**TEXT PASSAGE**
════════════════════

Revenue Recognition: Tax Impact of the New Standard was presented by Mary Duffy of Andersen Tax in Washington DC and Jessica Hawn of Andersen Tax in Chicago. In this presentation, the speakers summarized the tax impact of the new revenue recognition standard with a discussion on tax principles for revenue recognition, revenue recognition examples, and key tax implications of the new standard.
The presentation began with an opening question, “Why does tax matter?” as well as several answers such as
-Tax rules generally do not follow the GAAP rules.
– Changes to the accounting for book purposes may identify or generate a need to make a change in method of accounting for tax purposes or impact the computation of the Schedule M (book/tax difference) or impact deferred tax assets/liabilities
The speakers discussed tax principles for revenue recognition including
- Sale of goods -Revenue is generally earned when the benefits and burdens of ownership pass to the customer
- Services –Revenue is generally considered recognized when the performance of services is complete
- Licenses –Over the period the licensee has the right to use the property
- Long term contracts –As costs are incurred
They continued by discussing advanced payments which are generally taxable upon receipt and have limited deferral allowed. They also provided information on long-term contracts and tax treatment of contract inducement costs which are generally capitalizable for tax purposes only to the extent all of the below are met:
- External costs (not internal labor/overhead)

════════════════════

**DATASET ENTRIES**
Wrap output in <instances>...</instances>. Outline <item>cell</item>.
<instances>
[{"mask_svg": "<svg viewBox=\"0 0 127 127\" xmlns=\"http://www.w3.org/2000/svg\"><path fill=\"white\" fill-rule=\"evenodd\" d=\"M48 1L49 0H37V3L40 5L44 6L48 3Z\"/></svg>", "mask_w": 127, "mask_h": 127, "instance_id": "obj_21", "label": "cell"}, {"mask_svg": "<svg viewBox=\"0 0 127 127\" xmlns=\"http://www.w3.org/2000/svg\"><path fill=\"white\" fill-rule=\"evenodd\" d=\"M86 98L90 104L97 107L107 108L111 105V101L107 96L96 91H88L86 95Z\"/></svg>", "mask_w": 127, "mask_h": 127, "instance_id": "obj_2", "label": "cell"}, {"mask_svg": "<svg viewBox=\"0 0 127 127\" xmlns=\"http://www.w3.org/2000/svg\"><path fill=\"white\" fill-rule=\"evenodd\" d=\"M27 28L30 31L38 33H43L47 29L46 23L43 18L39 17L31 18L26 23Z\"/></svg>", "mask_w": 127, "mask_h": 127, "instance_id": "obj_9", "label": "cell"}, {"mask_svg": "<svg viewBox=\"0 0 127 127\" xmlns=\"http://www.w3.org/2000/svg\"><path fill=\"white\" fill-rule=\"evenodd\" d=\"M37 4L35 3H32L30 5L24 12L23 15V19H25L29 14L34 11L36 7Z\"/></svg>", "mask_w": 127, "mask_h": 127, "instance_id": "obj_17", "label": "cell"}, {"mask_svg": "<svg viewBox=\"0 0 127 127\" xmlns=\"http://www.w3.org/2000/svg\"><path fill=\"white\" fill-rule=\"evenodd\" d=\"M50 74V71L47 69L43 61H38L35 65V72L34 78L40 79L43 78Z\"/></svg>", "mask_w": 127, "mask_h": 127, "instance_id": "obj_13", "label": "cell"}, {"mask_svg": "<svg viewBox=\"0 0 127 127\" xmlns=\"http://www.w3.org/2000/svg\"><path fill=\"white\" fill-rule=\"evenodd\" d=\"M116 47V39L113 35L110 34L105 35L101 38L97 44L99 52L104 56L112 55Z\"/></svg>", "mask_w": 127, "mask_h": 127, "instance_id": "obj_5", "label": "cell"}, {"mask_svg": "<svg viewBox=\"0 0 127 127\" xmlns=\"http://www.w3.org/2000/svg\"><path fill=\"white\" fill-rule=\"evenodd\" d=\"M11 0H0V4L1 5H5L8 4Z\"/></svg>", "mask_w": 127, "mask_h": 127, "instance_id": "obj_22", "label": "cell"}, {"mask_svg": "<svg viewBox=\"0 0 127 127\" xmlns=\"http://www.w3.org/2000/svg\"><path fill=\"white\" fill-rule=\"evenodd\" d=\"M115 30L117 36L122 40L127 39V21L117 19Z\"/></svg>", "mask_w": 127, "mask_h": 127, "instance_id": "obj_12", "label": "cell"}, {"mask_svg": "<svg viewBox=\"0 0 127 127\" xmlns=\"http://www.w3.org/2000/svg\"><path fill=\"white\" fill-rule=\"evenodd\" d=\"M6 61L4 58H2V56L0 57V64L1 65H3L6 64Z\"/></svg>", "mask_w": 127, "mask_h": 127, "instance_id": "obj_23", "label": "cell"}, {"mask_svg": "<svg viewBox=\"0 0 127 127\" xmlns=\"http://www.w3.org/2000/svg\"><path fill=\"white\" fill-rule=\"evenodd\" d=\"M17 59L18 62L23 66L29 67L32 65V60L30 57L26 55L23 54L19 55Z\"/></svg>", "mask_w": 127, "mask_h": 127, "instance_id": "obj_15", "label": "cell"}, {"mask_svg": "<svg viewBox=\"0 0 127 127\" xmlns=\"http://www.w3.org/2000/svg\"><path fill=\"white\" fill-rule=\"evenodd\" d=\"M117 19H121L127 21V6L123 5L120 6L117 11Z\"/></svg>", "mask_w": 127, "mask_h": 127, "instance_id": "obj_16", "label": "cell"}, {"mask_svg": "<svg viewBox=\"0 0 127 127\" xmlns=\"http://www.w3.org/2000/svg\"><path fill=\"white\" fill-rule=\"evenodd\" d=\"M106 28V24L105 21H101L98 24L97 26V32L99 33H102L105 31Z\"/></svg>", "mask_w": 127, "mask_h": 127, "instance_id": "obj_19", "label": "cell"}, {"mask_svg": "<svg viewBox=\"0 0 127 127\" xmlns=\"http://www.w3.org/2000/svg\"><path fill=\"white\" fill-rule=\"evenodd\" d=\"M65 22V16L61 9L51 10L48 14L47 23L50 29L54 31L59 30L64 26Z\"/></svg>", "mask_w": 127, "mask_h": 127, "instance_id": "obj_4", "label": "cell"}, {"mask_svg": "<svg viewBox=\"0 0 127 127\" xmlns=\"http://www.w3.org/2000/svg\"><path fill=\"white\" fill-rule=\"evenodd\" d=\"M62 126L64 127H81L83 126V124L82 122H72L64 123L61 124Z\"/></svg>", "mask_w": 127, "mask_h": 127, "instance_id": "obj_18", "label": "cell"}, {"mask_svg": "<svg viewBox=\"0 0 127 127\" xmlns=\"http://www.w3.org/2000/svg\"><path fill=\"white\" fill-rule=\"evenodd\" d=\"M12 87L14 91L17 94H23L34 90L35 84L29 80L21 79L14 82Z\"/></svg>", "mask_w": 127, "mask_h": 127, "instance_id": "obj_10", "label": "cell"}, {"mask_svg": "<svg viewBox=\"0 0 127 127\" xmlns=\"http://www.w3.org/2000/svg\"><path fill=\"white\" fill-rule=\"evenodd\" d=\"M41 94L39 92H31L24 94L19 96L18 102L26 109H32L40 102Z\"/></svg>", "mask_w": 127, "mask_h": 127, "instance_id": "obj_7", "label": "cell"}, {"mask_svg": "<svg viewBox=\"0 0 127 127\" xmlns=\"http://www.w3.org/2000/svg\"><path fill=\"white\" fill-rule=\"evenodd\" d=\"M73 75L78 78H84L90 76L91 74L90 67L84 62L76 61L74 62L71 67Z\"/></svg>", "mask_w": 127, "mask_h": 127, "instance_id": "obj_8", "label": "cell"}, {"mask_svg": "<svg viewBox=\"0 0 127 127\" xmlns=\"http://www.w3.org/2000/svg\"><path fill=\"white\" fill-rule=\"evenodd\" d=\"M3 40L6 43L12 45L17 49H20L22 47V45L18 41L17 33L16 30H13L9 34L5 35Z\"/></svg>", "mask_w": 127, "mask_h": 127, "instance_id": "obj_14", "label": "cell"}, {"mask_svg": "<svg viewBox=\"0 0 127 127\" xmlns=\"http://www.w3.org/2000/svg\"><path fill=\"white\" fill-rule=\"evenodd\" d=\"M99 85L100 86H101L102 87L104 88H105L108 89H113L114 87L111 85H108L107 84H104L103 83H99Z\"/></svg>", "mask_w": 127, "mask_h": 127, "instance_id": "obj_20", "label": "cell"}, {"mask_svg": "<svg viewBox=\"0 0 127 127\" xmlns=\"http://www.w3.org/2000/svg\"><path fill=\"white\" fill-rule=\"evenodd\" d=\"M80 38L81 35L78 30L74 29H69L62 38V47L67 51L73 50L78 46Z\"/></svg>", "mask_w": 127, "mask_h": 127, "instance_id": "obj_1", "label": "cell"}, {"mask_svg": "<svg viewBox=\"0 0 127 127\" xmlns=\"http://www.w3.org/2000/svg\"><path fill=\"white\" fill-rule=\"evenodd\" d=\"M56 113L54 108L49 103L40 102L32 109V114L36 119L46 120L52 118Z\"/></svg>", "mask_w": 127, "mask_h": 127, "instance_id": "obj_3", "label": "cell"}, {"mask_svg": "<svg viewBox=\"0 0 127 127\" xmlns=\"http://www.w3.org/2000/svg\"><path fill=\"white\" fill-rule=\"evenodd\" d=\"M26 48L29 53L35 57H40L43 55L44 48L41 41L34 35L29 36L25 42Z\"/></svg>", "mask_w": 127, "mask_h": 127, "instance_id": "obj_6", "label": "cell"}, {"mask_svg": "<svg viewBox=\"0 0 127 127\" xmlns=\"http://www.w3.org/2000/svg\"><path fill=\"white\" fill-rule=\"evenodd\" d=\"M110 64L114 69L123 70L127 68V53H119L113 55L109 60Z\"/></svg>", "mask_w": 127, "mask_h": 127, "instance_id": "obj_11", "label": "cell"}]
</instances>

════════════════════

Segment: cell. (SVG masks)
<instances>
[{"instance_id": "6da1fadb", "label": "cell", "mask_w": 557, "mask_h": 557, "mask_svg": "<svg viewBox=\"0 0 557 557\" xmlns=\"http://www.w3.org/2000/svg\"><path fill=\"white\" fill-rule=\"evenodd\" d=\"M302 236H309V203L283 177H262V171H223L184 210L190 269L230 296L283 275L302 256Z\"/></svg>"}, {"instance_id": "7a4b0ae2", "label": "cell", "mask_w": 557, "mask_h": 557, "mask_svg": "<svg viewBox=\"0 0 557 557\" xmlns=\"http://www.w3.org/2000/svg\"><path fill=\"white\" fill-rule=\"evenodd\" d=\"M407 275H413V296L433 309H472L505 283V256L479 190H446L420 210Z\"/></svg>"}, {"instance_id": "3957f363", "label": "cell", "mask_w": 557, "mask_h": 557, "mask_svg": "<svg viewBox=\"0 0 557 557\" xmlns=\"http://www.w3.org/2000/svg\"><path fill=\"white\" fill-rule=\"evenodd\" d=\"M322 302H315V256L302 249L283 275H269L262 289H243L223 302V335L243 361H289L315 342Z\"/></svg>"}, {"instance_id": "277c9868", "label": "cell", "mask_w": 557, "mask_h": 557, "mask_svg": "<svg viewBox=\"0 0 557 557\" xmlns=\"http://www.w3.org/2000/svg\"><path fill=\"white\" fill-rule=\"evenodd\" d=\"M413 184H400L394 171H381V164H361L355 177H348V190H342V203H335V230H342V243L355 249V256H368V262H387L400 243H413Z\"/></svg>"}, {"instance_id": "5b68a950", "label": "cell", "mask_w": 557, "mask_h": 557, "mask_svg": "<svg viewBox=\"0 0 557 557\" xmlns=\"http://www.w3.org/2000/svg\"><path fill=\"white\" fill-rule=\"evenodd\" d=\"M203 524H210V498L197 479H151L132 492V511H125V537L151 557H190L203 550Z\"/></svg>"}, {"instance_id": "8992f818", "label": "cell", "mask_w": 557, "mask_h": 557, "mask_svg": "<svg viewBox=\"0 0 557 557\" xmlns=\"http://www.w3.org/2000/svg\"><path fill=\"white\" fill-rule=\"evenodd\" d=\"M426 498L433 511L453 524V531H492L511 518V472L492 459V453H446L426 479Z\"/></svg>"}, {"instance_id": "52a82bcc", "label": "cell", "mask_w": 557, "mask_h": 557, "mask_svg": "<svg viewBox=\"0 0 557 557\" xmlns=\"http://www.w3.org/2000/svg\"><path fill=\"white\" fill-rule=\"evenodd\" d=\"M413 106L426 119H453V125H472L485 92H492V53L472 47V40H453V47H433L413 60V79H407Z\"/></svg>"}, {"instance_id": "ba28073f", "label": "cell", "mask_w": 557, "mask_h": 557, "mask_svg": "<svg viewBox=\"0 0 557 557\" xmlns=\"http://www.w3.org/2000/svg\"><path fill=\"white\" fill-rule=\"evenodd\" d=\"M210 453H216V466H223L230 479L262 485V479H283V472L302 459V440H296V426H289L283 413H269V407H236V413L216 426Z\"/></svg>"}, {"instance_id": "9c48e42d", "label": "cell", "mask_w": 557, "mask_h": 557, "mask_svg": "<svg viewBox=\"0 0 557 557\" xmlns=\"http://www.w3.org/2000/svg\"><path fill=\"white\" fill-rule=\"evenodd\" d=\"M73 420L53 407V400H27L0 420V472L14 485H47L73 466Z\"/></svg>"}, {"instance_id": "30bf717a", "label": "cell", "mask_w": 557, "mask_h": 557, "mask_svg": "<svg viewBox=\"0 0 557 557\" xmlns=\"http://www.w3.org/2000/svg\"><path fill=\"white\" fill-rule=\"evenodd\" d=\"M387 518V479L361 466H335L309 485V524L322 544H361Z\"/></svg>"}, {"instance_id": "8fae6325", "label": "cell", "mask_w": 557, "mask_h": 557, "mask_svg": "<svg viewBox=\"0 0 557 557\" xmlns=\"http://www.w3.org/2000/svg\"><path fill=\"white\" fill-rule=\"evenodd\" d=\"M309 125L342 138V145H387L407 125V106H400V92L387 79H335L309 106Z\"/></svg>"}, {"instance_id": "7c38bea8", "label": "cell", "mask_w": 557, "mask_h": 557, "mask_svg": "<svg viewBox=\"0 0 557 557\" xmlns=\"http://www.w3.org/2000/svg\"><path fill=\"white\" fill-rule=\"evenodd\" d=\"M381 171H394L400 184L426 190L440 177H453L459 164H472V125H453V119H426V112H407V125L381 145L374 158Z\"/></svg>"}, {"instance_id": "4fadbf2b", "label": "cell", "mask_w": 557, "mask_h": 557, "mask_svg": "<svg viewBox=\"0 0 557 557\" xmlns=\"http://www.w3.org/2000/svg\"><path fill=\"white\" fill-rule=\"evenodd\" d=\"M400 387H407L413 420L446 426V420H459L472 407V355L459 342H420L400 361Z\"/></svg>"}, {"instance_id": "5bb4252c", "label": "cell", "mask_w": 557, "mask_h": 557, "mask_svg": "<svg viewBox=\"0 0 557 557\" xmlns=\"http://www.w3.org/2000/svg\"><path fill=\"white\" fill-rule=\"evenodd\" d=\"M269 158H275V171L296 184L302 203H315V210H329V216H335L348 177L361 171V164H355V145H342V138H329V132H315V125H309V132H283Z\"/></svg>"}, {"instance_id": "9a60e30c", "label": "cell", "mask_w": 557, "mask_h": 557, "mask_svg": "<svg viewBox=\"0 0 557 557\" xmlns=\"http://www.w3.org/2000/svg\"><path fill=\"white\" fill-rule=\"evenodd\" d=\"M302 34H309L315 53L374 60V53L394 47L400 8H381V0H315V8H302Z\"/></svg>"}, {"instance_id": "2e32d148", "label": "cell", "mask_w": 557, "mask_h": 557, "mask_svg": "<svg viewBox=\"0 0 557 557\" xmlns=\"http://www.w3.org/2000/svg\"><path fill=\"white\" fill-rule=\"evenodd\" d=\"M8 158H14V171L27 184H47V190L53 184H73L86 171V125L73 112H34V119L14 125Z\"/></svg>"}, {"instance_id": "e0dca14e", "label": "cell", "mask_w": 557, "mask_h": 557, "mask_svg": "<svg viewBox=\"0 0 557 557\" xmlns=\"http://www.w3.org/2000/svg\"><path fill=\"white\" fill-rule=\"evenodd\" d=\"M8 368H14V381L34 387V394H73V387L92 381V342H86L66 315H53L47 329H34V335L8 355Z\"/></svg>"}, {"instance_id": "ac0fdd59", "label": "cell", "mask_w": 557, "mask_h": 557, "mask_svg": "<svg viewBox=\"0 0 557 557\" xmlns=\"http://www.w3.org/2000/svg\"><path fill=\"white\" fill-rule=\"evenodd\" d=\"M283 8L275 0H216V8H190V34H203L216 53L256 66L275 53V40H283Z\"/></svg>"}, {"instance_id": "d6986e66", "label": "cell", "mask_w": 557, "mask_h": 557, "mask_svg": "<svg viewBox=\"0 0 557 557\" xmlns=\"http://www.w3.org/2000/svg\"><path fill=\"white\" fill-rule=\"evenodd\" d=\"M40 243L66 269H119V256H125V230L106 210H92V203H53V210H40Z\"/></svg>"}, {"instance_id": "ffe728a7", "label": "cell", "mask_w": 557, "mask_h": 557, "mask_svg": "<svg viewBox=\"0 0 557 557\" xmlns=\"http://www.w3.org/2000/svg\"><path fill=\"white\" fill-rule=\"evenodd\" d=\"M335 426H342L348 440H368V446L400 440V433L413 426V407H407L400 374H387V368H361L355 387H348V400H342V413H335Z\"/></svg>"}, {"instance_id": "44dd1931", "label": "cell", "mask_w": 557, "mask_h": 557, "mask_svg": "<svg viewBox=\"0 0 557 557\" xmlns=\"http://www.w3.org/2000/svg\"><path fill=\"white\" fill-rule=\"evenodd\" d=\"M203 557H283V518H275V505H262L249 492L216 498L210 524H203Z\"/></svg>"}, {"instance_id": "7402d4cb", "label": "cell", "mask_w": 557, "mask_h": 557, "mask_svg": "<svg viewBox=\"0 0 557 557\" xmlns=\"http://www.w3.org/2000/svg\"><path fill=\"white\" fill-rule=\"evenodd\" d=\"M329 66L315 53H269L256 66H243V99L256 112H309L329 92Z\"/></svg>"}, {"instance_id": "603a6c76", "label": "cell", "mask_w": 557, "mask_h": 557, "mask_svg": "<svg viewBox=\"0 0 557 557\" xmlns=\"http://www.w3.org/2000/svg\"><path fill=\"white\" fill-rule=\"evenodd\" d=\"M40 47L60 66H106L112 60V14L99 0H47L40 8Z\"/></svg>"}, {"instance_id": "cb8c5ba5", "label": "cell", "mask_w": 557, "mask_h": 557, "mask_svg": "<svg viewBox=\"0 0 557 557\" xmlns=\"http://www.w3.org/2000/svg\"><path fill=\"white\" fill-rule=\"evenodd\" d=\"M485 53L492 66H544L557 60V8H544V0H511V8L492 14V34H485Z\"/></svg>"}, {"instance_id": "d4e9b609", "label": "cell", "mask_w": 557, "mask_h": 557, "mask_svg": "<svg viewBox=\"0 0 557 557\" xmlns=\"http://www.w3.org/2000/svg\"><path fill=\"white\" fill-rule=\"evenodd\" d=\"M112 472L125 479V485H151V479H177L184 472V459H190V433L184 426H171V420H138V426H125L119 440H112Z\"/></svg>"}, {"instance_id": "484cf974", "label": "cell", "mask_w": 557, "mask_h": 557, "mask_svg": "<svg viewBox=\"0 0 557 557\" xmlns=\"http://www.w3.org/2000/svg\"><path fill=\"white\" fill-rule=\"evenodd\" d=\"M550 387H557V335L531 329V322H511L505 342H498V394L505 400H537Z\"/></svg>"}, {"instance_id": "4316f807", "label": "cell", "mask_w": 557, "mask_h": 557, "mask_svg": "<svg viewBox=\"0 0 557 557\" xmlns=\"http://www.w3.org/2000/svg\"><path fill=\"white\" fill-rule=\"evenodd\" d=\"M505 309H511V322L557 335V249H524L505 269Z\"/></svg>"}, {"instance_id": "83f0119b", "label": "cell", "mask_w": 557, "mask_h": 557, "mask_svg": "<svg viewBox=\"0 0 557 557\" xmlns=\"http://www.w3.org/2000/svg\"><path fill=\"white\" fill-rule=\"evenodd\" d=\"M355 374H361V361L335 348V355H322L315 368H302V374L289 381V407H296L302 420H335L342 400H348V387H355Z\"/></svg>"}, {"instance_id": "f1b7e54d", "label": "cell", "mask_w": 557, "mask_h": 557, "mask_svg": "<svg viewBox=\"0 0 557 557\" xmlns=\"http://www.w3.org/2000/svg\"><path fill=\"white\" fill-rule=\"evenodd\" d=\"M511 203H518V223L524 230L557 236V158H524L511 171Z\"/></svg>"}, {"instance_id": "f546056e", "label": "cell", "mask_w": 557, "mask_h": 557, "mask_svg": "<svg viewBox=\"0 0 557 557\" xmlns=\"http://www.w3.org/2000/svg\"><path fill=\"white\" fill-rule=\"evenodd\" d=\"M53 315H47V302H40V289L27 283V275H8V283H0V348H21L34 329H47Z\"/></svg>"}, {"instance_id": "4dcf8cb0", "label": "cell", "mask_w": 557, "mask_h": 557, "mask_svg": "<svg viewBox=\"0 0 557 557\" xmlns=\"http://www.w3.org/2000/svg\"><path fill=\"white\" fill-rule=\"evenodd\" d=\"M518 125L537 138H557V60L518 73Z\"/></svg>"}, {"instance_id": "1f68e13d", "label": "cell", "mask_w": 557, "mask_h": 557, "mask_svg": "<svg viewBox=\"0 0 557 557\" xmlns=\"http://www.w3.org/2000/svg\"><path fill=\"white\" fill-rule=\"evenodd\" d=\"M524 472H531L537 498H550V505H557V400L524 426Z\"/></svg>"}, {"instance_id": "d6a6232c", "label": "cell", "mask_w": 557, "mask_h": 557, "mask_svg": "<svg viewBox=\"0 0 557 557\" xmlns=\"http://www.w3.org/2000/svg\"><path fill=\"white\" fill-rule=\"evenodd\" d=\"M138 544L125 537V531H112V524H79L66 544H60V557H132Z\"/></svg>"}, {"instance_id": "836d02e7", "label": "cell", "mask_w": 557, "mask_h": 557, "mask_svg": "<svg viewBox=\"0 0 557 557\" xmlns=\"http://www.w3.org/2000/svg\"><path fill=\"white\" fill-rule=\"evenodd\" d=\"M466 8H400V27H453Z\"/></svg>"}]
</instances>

════════════════════

**DO THIS**
Reproduce verbatim the passage of the revenue recognition summary that begins at the words "Revenue Recognition: Tax" and stops after "the GAAP rules.".

**FINISHED TASK**
Revenue Recognition: Tax Impact of the New Standard was presented by Mary Duffy of Andersen Tax in Washington DC and Jessica Hawn of Andersen Tax in Chicago. In this presentation, the speakers summarized the tax impact of the new revenue recognition standard with a discussion on tax principles for revenue recognition, revenue recognition examples, and key tax implications of the new standard.
The presentation began with an opening question, “Why does tax matter?” as well as several answers such as
-Tax rules generally do not follow the GAAP rules.